Task
Return all of the entries exactly, with nothing added or left out.

□ □ □ □ □

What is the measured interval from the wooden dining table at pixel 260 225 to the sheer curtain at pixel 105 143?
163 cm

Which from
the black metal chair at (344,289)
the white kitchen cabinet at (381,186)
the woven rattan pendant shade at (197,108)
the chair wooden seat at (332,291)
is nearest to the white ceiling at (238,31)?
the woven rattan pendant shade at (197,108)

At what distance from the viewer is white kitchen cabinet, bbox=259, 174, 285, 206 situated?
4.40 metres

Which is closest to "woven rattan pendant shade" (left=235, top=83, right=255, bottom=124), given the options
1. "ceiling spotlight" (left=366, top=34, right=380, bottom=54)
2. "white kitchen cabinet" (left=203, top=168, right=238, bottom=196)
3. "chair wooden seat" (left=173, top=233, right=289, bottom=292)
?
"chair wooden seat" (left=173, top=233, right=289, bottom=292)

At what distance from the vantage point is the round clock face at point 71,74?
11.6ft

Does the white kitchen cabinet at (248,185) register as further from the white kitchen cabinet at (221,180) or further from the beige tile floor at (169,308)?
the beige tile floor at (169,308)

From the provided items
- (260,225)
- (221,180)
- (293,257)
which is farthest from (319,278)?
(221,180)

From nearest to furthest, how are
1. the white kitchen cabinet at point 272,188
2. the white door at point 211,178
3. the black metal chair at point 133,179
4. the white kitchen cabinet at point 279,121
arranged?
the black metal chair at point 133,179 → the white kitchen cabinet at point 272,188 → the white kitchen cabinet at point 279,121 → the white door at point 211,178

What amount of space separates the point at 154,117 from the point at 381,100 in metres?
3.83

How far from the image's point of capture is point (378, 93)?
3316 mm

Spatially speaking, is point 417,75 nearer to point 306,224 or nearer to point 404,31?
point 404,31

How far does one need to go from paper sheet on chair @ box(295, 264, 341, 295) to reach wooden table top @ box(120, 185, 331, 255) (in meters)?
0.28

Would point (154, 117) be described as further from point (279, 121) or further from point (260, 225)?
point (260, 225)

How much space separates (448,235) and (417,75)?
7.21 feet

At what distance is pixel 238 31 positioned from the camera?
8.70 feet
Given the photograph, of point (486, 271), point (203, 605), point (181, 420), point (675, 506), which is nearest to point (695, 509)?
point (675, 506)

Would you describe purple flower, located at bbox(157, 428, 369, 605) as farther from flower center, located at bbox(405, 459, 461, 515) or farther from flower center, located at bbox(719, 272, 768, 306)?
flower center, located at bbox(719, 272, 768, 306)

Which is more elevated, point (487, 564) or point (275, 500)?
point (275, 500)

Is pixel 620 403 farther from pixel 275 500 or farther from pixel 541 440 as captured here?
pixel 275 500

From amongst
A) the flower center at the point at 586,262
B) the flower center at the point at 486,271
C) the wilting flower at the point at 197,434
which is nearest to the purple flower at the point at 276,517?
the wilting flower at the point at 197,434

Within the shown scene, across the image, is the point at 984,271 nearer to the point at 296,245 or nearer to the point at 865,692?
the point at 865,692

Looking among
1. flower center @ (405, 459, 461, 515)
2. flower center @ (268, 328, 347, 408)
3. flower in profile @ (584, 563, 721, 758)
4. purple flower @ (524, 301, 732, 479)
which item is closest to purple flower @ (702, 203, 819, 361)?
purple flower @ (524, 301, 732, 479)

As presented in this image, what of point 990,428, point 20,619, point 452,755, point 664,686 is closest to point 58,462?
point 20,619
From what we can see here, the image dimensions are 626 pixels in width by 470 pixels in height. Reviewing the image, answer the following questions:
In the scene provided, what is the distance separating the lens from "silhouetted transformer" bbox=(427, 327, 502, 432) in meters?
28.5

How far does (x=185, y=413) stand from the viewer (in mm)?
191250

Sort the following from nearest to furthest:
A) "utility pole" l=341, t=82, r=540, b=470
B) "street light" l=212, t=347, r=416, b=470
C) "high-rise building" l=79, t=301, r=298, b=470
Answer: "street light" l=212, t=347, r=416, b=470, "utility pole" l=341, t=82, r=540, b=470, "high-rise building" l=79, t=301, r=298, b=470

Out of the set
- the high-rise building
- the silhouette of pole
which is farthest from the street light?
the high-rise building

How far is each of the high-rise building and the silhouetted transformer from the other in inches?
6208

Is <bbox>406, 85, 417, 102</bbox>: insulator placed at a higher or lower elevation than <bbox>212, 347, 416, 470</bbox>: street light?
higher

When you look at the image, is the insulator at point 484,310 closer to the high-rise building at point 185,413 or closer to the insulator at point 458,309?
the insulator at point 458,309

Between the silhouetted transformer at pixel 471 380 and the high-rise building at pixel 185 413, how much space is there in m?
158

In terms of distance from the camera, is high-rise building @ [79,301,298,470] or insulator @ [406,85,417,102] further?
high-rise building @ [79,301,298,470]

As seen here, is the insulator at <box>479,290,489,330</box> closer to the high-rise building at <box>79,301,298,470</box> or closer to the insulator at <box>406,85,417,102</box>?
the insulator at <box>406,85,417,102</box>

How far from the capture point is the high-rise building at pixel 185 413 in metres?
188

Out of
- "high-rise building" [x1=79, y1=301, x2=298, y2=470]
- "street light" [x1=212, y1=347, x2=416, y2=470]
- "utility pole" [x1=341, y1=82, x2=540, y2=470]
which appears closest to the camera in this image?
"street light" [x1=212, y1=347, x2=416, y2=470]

□ □ □ □ □

Task answer
What is the measured interval from the wooden dining table at pixel 260 225 to the sheer curtain at pixel 105 143?
163 cm

Which from
the black metal chair at (344,289)
the white kitchen cabinet at (381,186)
the woven rattan pendant shade at (197,108)
the chair wooden seat at (332,291)
is nearest to the white ceiling at (238,31)?
the woven rattan pendant shade at (197,108)

At what distance from the viewer is white kitchen cabinet, bbox=259, 174, 285, 206 situated?
4.40 metres

Which is closest to "woven rattan pendant shade" (left=235, top=83, right=255, bottom=124), given the options
1. "ceiling spotlight" (left=366, top=34, right=380, bottom=54)
2. "white kitchen cabinet" (left=203, top=168, right=238, bottom=196)
3. "chair wooden seat" (left=173, top=233, right=289, bottom=292)
?
"chair wooden seat" (left=173, top=233, right=289, bottom=292)

At what distance from the vantage point is the round clock face at point 71,74?
11.6ft

Does the white kitchen cabinet at (248,185) register as further from the white kitchen cabinet at (221,180) or further from the beige tile floor at (169,308)?
the beige tile floor at (169,308)

From the provided items
- (260,225)
- (221,180)
- (293,257)
which is farthest from (319,278)?
(221,180)

From nearest to furthest, how are
1. the white kitchen cabinet at point 272,188
2. the white door at point 211,178
3. the black metal chair at point 133,179
4. the white kitchen cabinet at point 279,121
arranged?
the black metal chair at point 133,179 → the white kitchen cabinet at point 272,188 → the white kitchen cabinet at point 279,121 → the white door at point 211,178

What amount of space separates the point at 154,117 from the point at 381,100 in metres?
3.83

How far from the image's point of capture is point (378, 93)?
3316 mm

Spatially speaking, is point 417,75 nearer to point 306,224 or nearer to point 404,31?
point 404,31

How far does one need to go from paper sheet on chair @ box(295, 264, 341, 295) to reach wooden table top @ box(120, 185, 331, 255) (in meters)?
0.28

Would point (154, 117) be described as further from point (279, 121) or further from point (260, 225)?
point (260, 225)

How much space separates (448,235) and (417,75)?
7.21 feet

At what distance is pixel 238 31 positioned from the camera?
8.70 feet
Given the photograph, of point (486, 271), point (203, 605), point (181, 420), point (675, 506), which is nearest to point (695, 509)?
point (675, 506)

Would you describe purple flower, located at bbox(157, 428, 369, 605) as farther from flower center, located at bbox(405, 459, 461, 515) or farther from flower center, located at bbox(719, 272, 768, 306)?
flower center, located at bbox(719, 272, 768, 306)

Which is more elevated, point (487, 564) or point (275, 500)?
point (275, 500)

Is pixel 620 403 farther from pixel 275 500 or farther from pixel 541 440 as captured here?
pixel 275 500

From amongst
A) the flower center at the point at 586,262
B) the flower center at the point at 486,271
C) the wilting flower at the point at 197,434
which is nearest to the purple flower at the point at 276,517?
the wilting flower at the point at 197,434

Within the shown scene, across the image, is the point at 984,271 nearer to the point at 296,245 or nearer to the point at 865,692?
the point at 865,692

Looking among
1. flower center @ (405, 459, 461, 515)
2. flower center @ (268, 328, 347, 408)
3. flower in profile @ (584, 563, 721, 758)
4. purple flower @ (524, 301, 732, 479)
which item is closest to purple flower @ (702, 203, 819, 361)?
purple flower @ (524, 301, 732, 479)

As presented in this image, what of point 990,428, point 20,619, point 452,755, point 664,686 is closest to point 58,462?
point 20,619
From what we can see here, the image dimensions are 626 pixels in width by 470 pixels in height. Reviewing the image, answer the following questions:
In the scene provided, what is the distance separating the lens from "silhouetted transformer" bbox=(427, 327, 502, 432) in meters?
28.5

How far does (x=185, y=413) stand from the viewer (in mm)?
191250

Sort the following from nearest to furthest:
A) "utility pole" l=341, t=82, r=540, b=470
B) "street light" l=212, t=347, r=416, b=470
C) "high-rise building" l=79, t=301, r=298, b=470
Answer: "street light" l=212, t=347, r=416, b=470, "utility pole" l=341, t=82, r=540, b=470, "high-rise building" l=79, t=301, r=298, b=470

Out of the set
- the high-rise building
- the silhouette of pole
which is farthest from the street light?
the high-rise building

How far is each of the high-rise building and the silhouetted transformer from the other in inches?
6208

Is <bbox>406, 85, 417, 102</bbox>: insulator placed at a higher or lower elevation than <bbox>212, 347, 416, 470</bbox>: street light?
higher

When you look at the image, is the insulator at point 484,310 closer to the high-rise building at point 185,413 or closer to the insulator at point 458,309?
the insulator at point 458,309

Between the silhouetted transformer at pixel 471 380 and the high-rise building at pixel 185 413, how much space is there in m?
158

In terms of distance from the camera, is high-rise building @ [79,301,298,470] or insulator @ [406,85,417,102] further?
high-rise building @ [79,301,298,470]

As seen here, is the insulator at <box>479,290,489,330</box> closer to the high-rise building at <box>79,301,298,470</box> or closer to the insulator at <box>406,85,417,102</box>?
the insulator at <box>406,85,417,102</box>

How far from the capture point is the high-rise building at pixel 185 413 in metres?
188

Out of
- "high-rise building" [x1=79, y1=301, x2=298, y2=470]
- "street light" [x1=212, y1=347, x2=416, y2=470]
- "utility pole" [x1=341, y1=82, x2=540, y2=470]
which appears closest to the camera in this image?
"street light" [x1=212, y1=347, x2=416, y2=470]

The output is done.